RECORDS PROVIDED ->
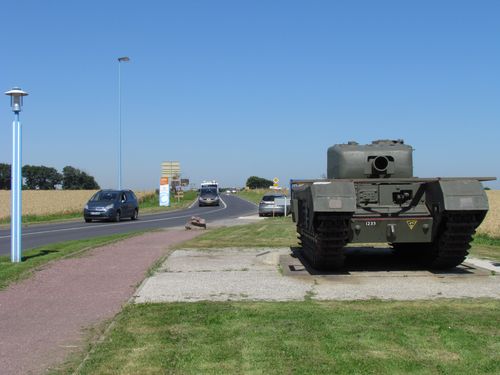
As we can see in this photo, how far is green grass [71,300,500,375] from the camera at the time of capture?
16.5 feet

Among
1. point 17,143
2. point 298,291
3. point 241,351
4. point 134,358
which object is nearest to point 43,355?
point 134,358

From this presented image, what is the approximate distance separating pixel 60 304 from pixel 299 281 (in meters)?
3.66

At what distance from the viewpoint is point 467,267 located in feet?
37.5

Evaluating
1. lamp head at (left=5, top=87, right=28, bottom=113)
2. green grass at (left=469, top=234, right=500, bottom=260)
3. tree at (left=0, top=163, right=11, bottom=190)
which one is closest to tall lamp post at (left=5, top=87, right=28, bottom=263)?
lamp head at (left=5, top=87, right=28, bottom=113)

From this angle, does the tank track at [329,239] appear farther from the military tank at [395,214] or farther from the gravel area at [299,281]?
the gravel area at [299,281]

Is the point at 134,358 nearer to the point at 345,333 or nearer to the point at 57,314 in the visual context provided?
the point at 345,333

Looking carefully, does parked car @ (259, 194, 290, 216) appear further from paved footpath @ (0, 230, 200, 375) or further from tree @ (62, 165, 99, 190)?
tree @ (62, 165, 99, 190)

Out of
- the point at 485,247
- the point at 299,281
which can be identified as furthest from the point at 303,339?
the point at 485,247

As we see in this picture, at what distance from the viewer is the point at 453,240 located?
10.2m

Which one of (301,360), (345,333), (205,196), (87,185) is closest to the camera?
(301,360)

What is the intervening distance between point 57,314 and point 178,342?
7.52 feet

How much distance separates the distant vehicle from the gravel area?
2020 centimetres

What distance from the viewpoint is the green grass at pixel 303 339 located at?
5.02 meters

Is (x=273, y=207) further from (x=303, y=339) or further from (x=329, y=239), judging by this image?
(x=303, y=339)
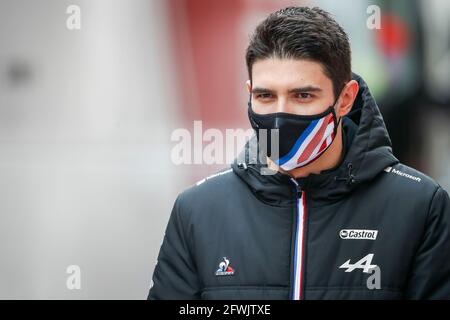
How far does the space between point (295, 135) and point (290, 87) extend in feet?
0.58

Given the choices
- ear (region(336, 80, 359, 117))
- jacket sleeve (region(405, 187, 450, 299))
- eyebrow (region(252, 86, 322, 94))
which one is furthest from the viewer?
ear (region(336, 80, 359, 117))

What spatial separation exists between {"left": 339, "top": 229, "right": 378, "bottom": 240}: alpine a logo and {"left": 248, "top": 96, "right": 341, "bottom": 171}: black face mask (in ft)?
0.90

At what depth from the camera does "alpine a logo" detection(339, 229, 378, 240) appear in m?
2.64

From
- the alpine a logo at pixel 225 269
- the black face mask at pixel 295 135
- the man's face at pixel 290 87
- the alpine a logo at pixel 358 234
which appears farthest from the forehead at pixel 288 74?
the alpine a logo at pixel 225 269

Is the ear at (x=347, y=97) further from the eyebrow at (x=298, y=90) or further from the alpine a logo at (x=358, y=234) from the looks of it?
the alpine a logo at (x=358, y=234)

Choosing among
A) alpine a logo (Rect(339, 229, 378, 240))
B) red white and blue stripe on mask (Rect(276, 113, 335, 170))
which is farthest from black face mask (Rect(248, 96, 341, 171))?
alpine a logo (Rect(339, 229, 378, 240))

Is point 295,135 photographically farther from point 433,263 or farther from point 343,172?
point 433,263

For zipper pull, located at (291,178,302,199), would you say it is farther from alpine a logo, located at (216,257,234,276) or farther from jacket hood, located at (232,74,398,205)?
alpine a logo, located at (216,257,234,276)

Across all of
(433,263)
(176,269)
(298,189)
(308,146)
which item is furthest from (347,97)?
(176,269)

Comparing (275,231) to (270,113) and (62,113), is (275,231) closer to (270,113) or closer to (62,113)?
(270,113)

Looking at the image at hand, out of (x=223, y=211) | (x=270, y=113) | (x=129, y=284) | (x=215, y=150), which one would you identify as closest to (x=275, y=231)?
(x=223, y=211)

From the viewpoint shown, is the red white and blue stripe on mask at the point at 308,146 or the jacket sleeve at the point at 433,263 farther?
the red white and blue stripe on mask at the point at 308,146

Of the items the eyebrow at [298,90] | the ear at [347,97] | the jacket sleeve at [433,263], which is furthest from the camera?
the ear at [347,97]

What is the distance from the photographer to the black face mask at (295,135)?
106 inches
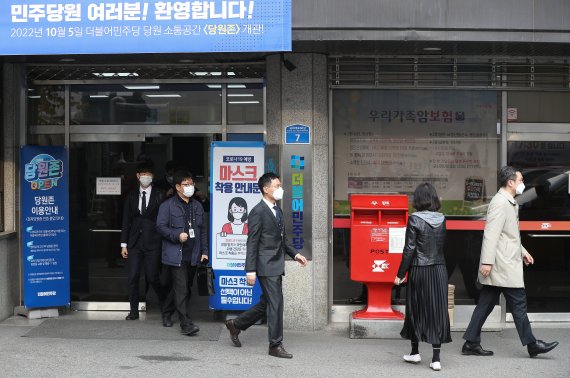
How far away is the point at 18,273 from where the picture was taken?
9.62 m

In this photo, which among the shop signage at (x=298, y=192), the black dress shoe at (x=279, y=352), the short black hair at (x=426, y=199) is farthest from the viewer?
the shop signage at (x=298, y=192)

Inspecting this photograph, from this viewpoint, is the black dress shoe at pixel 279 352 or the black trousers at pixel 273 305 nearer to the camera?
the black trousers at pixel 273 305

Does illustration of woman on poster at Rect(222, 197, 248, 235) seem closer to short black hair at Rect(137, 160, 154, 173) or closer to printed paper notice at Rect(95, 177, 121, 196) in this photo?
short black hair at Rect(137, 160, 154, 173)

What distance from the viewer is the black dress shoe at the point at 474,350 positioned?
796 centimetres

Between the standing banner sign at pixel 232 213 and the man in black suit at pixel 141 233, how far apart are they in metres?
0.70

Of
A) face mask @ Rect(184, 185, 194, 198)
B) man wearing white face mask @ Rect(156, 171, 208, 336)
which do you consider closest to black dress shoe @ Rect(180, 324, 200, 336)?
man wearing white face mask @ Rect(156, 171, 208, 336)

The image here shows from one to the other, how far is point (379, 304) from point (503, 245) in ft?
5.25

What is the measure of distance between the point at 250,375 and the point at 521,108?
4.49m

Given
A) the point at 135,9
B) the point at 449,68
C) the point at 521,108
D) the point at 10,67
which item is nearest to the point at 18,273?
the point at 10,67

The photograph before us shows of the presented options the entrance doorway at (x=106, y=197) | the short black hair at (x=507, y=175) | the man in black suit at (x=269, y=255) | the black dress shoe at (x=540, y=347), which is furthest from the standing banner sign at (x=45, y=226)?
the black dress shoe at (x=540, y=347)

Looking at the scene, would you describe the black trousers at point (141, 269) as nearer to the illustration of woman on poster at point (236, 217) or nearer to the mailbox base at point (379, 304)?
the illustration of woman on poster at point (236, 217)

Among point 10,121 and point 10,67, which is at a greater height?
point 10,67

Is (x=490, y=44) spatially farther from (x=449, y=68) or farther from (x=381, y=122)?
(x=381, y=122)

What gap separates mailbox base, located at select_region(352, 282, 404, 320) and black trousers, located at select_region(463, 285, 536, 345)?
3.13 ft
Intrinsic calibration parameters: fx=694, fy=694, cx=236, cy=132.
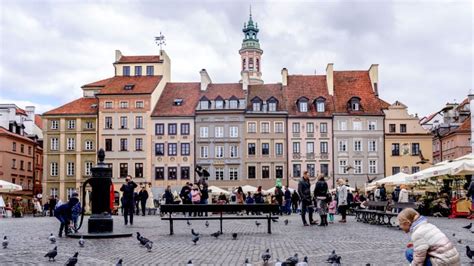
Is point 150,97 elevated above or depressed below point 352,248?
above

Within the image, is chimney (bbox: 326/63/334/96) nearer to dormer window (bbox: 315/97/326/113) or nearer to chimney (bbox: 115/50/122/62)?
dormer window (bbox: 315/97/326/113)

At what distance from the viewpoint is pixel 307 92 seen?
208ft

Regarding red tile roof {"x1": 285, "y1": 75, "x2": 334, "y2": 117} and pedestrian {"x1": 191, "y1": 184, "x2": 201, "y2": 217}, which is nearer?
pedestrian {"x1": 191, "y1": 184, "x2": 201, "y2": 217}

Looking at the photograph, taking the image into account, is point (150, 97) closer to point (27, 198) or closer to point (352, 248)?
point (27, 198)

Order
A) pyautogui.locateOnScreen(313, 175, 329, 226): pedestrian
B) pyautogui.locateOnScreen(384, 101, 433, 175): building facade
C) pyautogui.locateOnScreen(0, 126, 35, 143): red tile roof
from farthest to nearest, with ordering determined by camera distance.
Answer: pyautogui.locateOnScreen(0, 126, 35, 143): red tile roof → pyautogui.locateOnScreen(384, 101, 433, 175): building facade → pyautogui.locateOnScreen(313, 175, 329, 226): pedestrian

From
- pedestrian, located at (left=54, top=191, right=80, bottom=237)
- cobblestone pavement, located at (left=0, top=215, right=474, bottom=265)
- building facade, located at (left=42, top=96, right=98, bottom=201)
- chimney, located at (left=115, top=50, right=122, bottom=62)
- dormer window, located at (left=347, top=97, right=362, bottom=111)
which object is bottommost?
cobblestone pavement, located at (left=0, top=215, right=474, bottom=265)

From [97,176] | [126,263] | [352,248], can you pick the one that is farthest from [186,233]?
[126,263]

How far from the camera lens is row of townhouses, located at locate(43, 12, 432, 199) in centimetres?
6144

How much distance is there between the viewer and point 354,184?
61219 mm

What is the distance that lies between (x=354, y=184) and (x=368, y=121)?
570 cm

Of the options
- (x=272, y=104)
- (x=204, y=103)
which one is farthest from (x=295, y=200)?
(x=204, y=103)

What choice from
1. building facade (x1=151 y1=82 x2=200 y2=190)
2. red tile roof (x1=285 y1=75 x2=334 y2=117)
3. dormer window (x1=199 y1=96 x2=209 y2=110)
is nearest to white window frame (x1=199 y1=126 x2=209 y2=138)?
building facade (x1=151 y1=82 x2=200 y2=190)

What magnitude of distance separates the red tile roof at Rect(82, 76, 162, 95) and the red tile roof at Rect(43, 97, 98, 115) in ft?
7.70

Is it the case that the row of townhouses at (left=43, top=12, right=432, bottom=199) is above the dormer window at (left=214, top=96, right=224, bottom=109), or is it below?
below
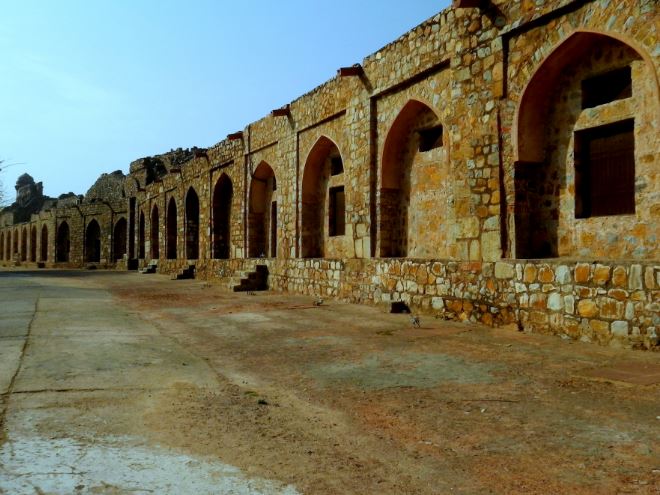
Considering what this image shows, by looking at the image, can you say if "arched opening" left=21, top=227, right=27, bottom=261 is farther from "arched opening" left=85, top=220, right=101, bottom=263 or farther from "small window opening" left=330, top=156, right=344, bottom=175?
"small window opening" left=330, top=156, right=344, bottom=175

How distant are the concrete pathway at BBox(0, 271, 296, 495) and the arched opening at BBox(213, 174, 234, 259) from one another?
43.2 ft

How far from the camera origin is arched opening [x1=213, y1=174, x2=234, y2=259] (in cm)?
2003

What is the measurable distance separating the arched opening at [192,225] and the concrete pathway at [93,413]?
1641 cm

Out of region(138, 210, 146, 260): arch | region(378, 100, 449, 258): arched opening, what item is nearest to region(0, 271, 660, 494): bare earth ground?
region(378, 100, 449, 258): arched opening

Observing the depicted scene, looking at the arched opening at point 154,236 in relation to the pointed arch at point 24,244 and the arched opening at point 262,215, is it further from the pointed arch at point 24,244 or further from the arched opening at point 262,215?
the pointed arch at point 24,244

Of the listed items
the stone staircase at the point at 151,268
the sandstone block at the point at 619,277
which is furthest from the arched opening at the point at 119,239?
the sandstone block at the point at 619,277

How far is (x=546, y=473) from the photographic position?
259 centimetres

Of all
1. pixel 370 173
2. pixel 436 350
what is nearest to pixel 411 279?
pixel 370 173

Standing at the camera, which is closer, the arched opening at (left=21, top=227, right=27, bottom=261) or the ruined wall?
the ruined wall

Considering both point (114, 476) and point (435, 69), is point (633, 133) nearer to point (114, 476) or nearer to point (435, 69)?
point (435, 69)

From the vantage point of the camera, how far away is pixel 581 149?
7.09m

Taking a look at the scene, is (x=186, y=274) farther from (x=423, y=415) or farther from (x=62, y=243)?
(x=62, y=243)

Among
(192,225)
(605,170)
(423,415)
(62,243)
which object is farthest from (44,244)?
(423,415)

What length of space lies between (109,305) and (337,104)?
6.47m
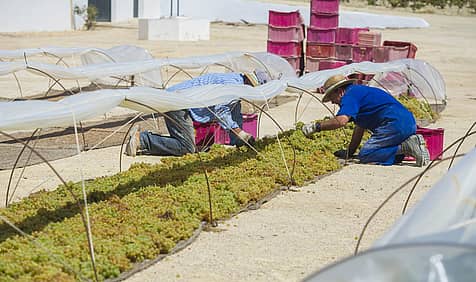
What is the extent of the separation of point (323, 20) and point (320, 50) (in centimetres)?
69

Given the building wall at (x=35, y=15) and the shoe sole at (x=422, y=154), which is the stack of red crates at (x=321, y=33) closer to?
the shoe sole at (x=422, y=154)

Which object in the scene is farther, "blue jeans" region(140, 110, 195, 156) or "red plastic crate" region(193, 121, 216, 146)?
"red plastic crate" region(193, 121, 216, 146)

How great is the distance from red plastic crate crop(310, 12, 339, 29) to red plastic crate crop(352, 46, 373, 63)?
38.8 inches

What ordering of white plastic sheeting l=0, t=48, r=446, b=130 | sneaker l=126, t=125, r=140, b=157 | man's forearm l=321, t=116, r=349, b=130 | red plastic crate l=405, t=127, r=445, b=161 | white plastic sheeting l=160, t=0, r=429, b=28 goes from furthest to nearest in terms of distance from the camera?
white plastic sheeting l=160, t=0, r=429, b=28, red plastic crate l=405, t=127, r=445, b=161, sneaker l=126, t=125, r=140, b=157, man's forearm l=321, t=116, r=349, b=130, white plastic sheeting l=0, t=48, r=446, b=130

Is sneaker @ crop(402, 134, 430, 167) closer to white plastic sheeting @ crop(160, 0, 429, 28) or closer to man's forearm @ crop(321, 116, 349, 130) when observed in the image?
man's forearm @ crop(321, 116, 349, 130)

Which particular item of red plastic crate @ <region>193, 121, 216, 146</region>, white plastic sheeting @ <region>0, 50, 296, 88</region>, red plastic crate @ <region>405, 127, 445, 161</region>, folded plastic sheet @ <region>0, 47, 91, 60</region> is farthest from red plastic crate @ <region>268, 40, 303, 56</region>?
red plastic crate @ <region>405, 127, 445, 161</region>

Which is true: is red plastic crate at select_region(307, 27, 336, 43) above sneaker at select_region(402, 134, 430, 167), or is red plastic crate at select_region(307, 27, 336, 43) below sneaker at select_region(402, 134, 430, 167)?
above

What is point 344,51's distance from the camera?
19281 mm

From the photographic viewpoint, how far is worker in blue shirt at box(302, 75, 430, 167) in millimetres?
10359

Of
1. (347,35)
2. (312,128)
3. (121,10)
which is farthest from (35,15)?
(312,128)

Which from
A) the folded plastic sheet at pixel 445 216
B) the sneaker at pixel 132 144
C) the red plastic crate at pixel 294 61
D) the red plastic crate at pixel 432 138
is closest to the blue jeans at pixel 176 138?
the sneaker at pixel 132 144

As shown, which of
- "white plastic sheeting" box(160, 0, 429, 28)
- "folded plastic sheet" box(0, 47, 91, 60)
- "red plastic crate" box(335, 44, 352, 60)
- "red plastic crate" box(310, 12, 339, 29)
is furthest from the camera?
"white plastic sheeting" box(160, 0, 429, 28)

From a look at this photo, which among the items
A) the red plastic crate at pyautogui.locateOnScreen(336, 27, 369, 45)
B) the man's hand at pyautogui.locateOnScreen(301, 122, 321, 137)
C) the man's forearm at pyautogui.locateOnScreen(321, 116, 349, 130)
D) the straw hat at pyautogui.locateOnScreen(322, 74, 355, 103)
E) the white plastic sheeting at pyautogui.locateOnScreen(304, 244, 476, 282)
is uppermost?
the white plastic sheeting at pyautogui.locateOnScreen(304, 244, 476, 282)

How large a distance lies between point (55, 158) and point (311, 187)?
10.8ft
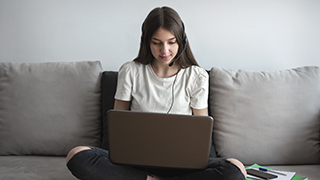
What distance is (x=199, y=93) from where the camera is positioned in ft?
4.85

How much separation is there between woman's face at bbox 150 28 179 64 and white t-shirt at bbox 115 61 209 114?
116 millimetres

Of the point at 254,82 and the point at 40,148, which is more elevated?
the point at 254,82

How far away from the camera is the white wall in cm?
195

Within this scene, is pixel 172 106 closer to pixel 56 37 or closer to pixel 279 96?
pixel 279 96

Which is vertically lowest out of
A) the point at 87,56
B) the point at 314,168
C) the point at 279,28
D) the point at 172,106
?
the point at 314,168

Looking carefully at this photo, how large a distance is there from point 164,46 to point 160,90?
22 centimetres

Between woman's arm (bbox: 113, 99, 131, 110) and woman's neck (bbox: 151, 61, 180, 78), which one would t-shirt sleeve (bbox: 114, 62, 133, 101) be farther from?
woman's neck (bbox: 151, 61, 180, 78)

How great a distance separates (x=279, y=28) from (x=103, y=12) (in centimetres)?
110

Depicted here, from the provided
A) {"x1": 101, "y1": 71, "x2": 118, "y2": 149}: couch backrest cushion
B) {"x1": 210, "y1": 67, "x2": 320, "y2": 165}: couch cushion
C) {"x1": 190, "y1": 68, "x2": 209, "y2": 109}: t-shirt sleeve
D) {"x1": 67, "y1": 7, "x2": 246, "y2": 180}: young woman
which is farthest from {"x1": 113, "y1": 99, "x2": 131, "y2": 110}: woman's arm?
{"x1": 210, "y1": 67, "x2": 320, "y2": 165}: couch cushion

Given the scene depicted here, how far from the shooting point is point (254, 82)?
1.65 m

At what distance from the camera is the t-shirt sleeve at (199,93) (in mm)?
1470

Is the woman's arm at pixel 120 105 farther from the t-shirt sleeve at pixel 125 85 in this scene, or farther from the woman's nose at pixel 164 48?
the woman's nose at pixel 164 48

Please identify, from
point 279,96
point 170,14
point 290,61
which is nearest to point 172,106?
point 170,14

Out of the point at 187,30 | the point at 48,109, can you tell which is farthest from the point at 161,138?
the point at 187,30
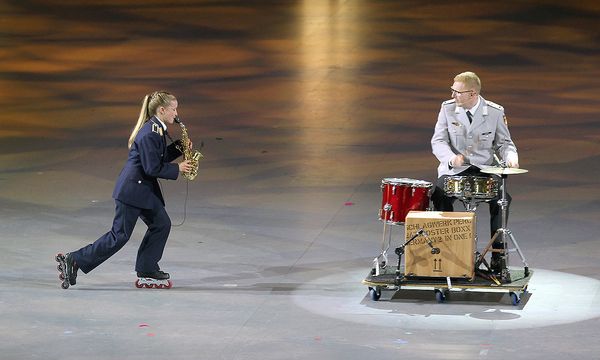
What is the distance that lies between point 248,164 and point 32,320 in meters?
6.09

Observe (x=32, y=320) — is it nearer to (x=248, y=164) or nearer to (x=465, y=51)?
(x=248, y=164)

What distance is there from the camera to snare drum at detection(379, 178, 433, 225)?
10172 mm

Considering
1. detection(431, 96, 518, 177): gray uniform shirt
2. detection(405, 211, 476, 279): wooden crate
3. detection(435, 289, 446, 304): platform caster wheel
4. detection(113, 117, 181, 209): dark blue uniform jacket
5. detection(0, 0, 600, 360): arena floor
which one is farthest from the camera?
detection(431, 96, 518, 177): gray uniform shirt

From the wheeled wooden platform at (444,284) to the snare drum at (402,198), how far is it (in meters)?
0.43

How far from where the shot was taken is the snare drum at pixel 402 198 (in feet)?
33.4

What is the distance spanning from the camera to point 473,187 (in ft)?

PROBLEM TO SOLVE ->
Beginning at the line that contains "What is the distance that lies between point", retype each line of the listing up to and including the last one, exactly as it stands, and nothing else.

RESPONSE ->
What is the distance that lies between point 248,164 and point 32,320 in meters?
6.09

Observe (x=32, y=320) — is it nearer to (x=248, y=164) or nearer to (x=465, y=51)?
(x=248, y=164)

What distance is there from the camera to snare drum at detection(379, 178, 433, 225)?
10172 mm

Considering
1. detection(431, 96, 518, 177): gray uniform shirt
2. detection(405, 211, 476, 279): wooden crate
3. detection(435, 289, 446, 304): platform caster wheel
4. detection(113, 117, 181, 209): dark blue uniform jacket
5. detection(0, 0, 600, 360): arena floor
which one is farthest from the camera?
detection(431, 96, 518, 177): gray uniform shirt

From the wheeled wooden platform at (444,284) to the snare drum at (402,198), how far is it (in meters)?
0.43

How far from where the shot was taken is the snare drum at pixel 402 198 (in feet)?
33.4

What is the distance spanning from the camera to point 473,187 (in ft)?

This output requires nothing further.